- [Excerpt]:
▼

COMMENT: Is VTB back from the dead?

COMMENT: Is VTB back from the dead?
At first glance VTB Bank’s Q1 results were good. / Photo by VTB
By Mark Adomanis in Philadelphia May 24, 2016

At first glance VTB Bank’s results were good – about as good as could reasonably be expected in an economic environment like the one Russia has at the moment. The bank’s net interest income (the difference between what VTB earned on its loans minus what it has to pay to its depositors) was up a staggering 122% from the first quarter of 2015.

In other good news, provisions (essentially, write-downs on loans that VTB’s management reasonably expects will go bad) were still significant, about RUB40bn (€532mn) of provisions compared with RUB98bn in net interest income, but were down from the first quarter of 2015 by about 17%.

Calculating a percentage increase on VTB’s post-provision net interest income actually isn’t possible. That’s not because the math is overly complex, but rather because in the first quarter of 2015 VTB’s provisions were so enormous that they actually turned its net interest income negative. Rather than getting caught up in year-over-year percentage changes, a far more intelligible approach is to simply look at VTB’s actual post-provision income over the past several years.

In this regard, at least, 2016 wasn’t merely better than the annus horribilis of 2015, it was arguably the best start to a year that the bank has ever had. 


So, is everything okay at the house that Andrey Kostin built? Does anyone who expressed skepticism about VTB’s prospects now have egg on their face?

Well, not exactly. First of all, the results above are for a single quarter only. Yes, they were good, but as everyone knows finance can be an extremely volatile industry. The gods of the market were reasonably kind to Russia in early 2016 (oil prices modestly rallied and the ruble strengthened a little bit against the dollar), but they are under no such obligations for the rest of the year. A sudden drop in oil prices, which is admittedly a bit unlikely but far from impossible, would suddenly put an awful lot of pressure back on the Russian economy in general and VTB in particular.

Looking more closely at the numbers, there are also some legitimate questions about how sustainable the bank’s first-quarter performance is over a longer timeframe. On a year-over-year basis, the bank's total assets actually shrank by about 6.2%, with loans shrinking even more rapidly (-8.4%). That change reflects both some currency adjustments (dollar-denominated loans decreased in value due to the ruble’s strengthening), as well as some badly needed house-cleaning. But, pretty obviously, VTB can’t simultaneously increase its interest income and pare back its book of loans forever – that’s a strategy with a pretty short runway.

Indeed, viewed on a longer time horizon, there has actually been a gradual erosion in VTB’s net interest margin: even with the sharp decline in the bank’s loan balance, the remaining loans are slightly less profitable than back at the start of 2014.

▲

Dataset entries
▼

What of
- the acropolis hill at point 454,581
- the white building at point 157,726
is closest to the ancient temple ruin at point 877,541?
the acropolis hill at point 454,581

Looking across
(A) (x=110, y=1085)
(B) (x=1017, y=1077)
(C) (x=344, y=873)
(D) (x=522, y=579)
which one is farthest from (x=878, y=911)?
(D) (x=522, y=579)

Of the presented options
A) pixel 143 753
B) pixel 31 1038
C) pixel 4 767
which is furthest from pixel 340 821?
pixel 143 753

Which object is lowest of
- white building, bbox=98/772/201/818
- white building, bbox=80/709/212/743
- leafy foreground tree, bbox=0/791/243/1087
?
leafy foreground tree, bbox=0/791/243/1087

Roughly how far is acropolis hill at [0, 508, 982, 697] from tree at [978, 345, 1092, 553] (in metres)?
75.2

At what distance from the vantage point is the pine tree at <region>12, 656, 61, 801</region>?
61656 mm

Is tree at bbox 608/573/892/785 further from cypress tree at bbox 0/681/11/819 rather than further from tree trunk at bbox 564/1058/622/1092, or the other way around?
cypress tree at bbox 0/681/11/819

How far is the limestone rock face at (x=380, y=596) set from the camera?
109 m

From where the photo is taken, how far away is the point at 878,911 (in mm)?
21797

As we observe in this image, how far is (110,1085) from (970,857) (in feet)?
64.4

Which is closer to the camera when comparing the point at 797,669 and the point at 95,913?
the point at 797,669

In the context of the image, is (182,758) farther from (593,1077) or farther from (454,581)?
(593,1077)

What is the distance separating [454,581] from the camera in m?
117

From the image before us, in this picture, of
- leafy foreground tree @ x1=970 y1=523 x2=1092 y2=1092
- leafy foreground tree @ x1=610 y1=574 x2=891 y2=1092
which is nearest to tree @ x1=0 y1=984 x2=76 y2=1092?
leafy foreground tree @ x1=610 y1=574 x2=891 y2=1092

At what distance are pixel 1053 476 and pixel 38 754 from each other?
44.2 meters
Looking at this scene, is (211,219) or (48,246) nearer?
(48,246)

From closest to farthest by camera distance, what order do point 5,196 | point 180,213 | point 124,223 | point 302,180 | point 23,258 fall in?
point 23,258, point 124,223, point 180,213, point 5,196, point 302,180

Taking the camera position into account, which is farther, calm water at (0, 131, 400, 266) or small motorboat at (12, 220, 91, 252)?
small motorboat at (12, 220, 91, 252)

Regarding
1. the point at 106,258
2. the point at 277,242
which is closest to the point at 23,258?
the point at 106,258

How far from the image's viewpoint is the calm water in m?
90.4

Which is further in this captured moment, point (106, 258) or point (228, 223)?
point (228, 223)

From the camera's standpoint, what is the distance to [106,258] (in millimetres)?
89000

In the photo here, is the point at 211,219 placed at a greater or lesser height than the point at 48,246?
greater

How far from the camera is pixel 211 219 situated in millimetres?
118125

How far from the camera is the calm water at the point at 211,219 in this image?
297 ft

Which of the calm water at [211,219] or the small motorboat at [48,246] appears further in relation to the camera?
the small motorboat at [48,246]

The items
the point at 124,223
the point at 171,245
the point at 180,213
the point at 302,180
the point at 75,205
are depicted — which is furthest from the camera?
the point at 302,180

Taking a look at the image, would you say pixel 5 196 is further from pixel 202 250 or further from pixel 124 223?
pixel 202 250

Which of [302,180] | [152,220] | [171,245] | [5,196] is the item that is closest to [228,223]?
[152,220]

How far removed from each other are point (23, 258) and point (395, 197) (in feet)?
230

▲
▼

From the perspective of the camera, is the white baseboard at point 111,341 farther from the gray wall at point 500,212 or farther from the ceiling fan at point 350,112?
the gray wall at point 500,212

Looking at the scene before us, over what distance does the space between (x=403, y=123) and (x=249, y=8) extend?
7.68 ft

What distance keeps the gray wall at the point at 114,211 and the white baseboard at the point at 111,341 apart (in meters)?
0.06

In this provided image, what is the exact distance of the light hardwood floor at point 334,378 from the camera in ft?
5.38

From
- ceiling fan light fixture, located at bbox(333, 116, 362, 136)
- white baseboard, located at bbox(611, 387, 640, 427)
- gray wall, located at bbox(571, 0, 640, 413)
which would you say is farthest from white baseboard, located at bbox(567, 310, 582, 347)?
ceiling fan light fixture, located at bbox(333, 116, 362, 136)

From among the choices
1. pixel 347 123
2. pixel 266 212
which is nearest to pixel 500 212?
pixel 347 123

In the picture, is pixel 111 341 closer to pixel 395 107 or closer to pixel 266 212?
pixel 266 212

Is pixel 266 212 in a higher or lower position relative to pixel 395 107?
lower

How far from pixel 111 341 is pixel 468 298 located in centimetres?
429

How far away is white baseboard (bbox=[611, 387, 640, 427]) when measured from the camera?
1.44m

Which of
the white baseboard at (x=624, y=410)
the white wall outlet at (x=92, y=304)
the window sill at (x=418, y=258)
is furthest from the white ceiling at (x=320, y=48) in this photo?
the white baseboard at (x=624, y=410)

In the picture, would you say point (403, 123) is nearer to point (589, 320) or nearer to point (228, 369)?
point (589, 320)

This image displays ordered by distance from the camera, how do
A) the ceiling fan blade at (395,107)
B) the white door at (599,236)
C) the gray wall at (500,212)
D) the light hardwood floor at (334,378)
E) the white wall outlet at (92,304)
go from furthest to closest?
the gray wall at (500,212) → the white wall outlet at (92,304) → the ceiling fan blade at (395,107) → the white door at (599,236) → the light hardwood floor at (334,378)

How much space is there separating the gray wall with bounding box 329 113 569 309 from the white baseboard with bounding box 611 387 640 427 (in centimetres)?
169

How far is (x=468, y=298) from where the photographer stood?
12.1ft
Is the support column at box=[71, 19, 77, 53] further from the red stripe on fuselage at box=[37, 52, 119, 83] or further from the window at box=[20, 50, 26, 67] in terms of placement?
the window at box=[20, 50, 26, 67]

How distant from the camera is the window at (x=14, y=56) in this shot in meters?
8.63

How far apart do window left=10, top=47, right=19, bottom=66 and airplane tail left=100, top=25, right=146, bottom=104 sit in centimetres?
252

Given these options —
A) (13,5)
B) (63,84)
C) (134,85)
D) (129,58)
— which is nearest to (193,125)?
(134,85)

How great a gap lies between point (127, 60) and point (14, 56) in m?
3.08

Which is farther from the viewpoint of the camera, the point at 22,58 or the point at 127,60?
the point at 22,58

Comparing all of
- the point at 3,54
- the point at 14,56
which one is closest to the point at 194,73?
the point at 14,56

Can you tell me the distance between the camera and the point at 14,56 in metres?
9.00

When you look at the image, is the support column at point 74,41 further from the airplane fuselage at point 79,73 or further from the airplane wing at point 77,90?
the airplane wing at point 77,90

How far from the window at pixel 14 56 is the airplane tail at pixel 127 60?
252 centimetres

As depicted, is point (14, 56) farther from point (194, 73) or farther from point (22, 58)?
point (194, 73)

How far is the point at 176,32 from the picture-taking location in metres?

▲

- [Your assignment]: Output the passage from the commentary on VTB Bank starting at "Calculating a percentage" and ending at "has ever had.". The items have no connection to the commentary on VTB Bank.

- [Result]:
Calculating a percentage increase on VTB’s post-provision net interest income actually isn’t possible. That’s not because the math is overly complex, but rather because in the first quarter of 2015 VTB’s provisions were so enormous that they actually turned its net interest income negative. Rather than getting caught up in year-over-year percentage changes, a far more intelligible approach is to simply look at VTB’s actual post-provision income over the past several years.

In this regard, at least, 2016 wasn’t merely better than the annus horribilis of 2015, it was arguably the best start to a year that the bank has ever had.